Carmel: We need a data-driven approach. This process begins with a shift from identifying non-functional ECUs to predicting performance degradation, and then performing cloud-based troubleshooting while in mission mode. To achieve this, electronics need visibility so we can understand how environments, functional stress, and software impact long-term reliability, both within and in between vehicles. This can be achieved by applying deep data, which allows us to cross-correlate variations or fluctuations, and benchmark operation to the spec and guard-bands. This will help assure its functionality over 18 years. It’s not just a matter of jumping between non-failure to failure in the desert. It’s predicting what’s going to happen at the system level if you go to the desert.

Baruch: That brings up a good point, which is the notion that those chips need to be considered in the context of a higher-level system. So if a Tier 1 is developing a chip, they need to know the details about how it’s being assembled and used in the context of a system. That requires sharing of data because of the reliability aspects. But solutions also are driven by analyzing product failures, so that data also is important for outlier detection and finding anomalies. That can be applied to the system-level, as well, all the way up to the car. The combination of sharing data and applying those techniques into the higher-level components can improve reliability. You don’t want to have to wait 18 years to find out whether something is reliable.

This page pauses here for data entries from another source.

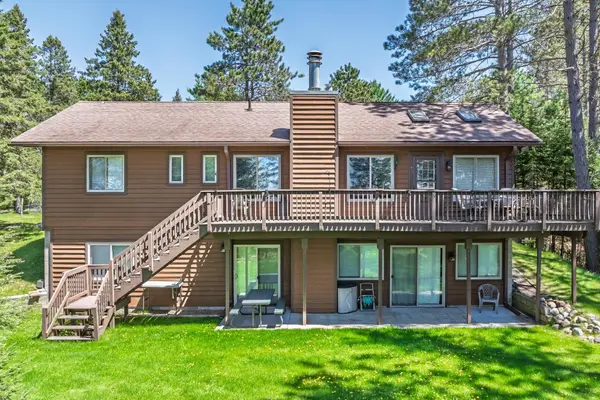 7835 Lost Lake Dr N, St Germain, WI 54558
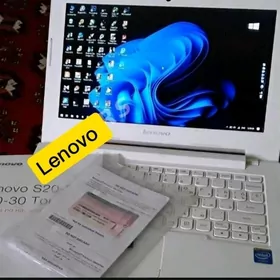 Lenovo s2030 Ulusy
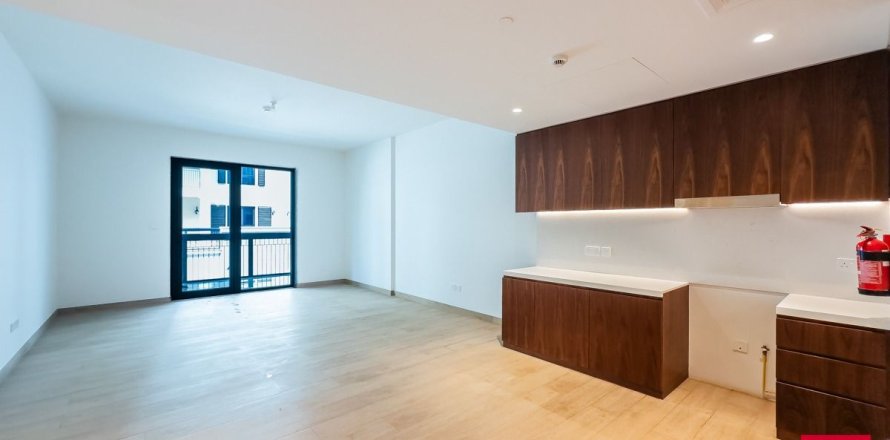 Appartement de 1 chambre  No. 111411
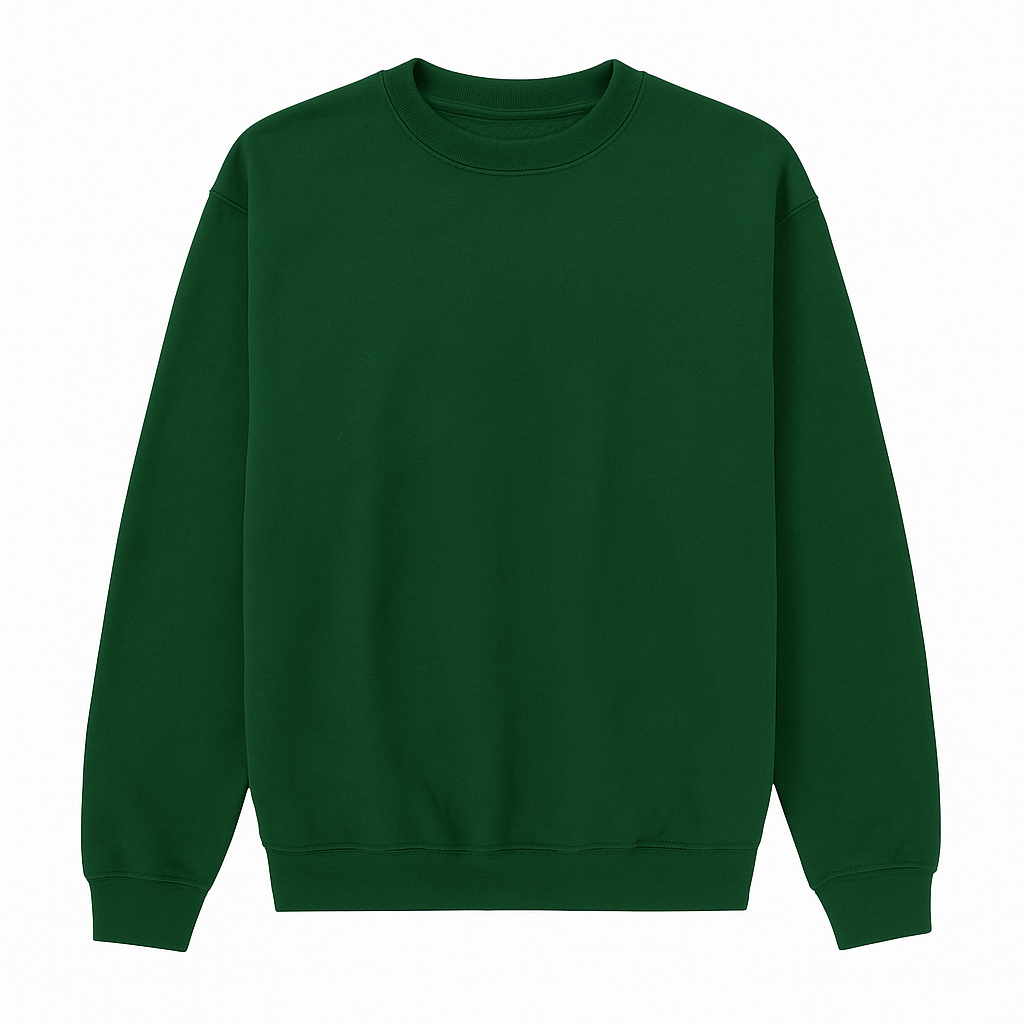 Forest Youth Gildan Crewneck Sweatshirt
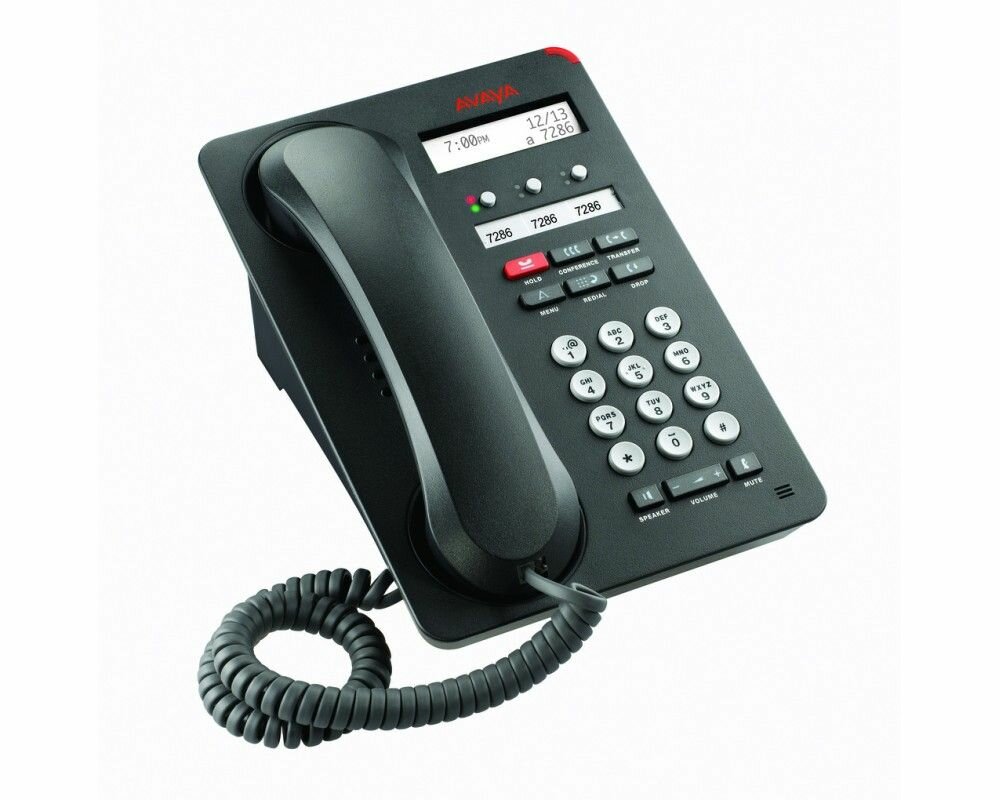 IP-телефон Avaya 1603SW-i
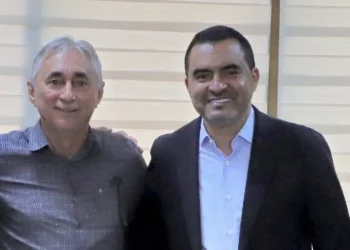 Ex-prefeito de Bom Jesus, Paulo Hernandes é o novo chefe de gabinete de Wanderlei; Bárbara Jesuína, Iderval Silva, Wellington Ferreira e Matheus Martins retornam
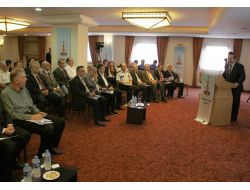 Trabzon’da Halka Göre En Önemli Sorun; İşsizlik Ve Trafik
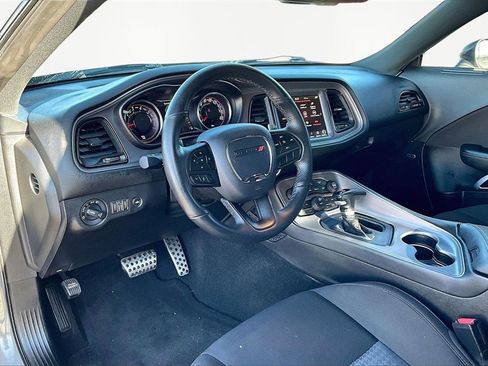 Used 2023 Dodge Challenger R/T Scat Pack image 13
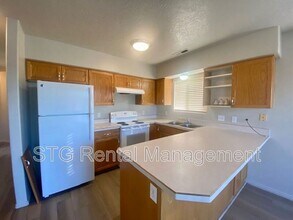 473 E 1100 S in Saint George, UT - Building Photo - Building Photo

Ciplickas: The predictive nature of having the right data is important. If you can understand why something is behaving the way it’s behaving, that can give you confidence that you’re going to achieve the goal. So when you have a failure, knowing the root cause or why there is drift, even if it’s not a failure, and having that drift correlate with variables that you understand and can control, will then give you some confidence that you’re starting to get your arms around this problem. If you look at the number of cars that will be driven in the Sahara, it’s a small fraction of the cars in the world. But there’s a bazillion other environments in which cars are going to drive. That will propel learning over the short term. Cell phones gave us confidence that we really could have this super high technology in an affordable device to do something really valuable, and that’s bleeding into ADAS systems and things like that. If you have data and predictive models, the future involves feedback loops for what happened in manufacturing. Inside the fab, there didn’t used to be as advanced process controls as we have right now, and as you add more and more advanced control loops, it will start happening in assembly fabs, on test floors and even between all of these places. Then you can take that out into the field, where you’re getting data from these systems as they operate. Building a stable feedback loop from the field is a huge challenge, for sure. But being able to connect all that data together, right back to this data-sharing thing, could then enable a predictive model that you could take action on. That’s the path to understanding long-term reliability before the 18 years is up.

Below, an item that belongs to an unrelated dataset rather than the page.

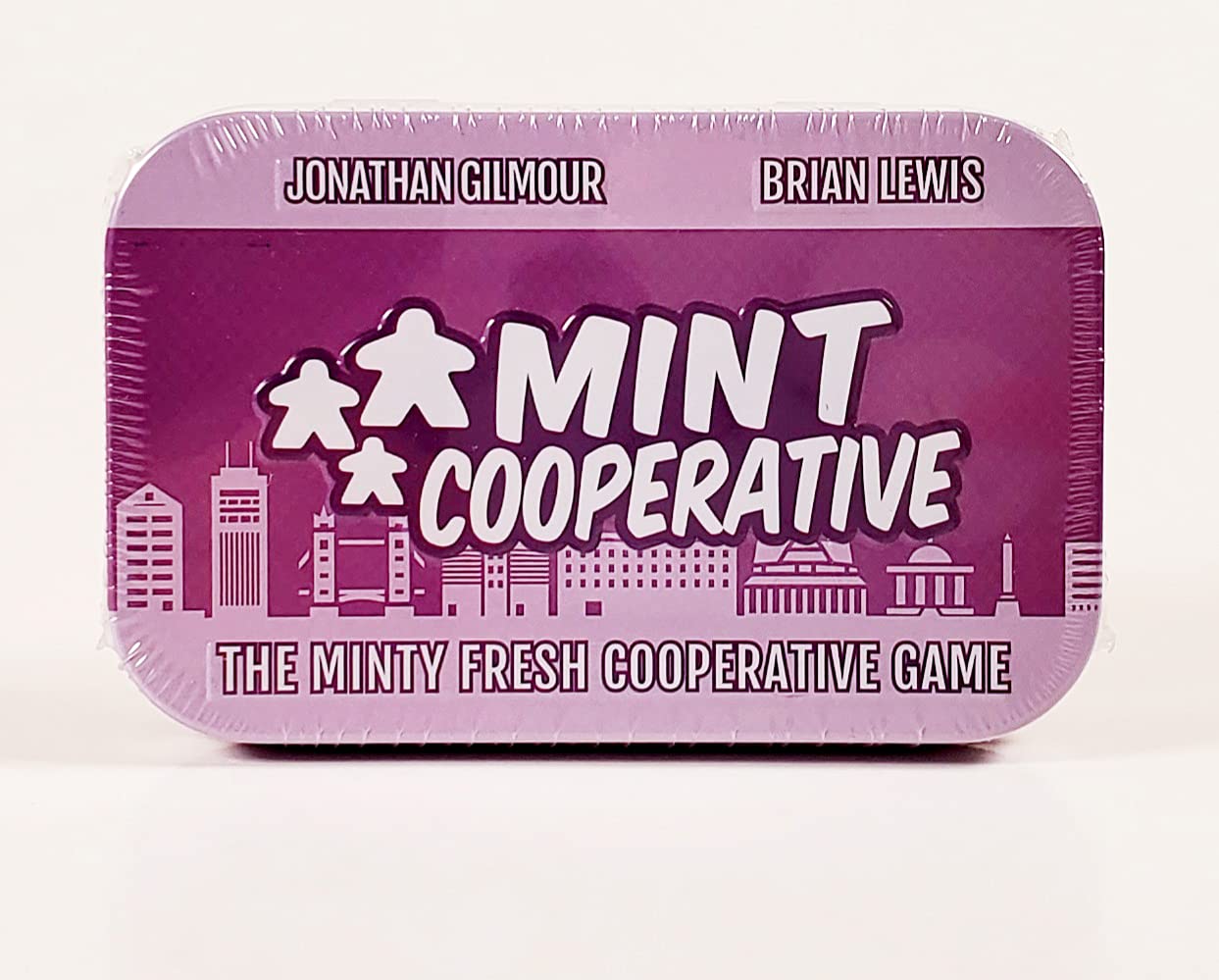 PokettoGames Mint Cooperative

Carmel: Beyond collecting the data is how you adaptively use it to define thresholds. You can extend the lifespan of electronics with continuous verification of pre-set guard-bands. The first step is generating the data, and the second step is to create the learning curves to set the correct threshold so you can balance between safety and availability.

[Uzi Baruch has since left Optimal Plus and joined proteanTecs as chief strategy officer.]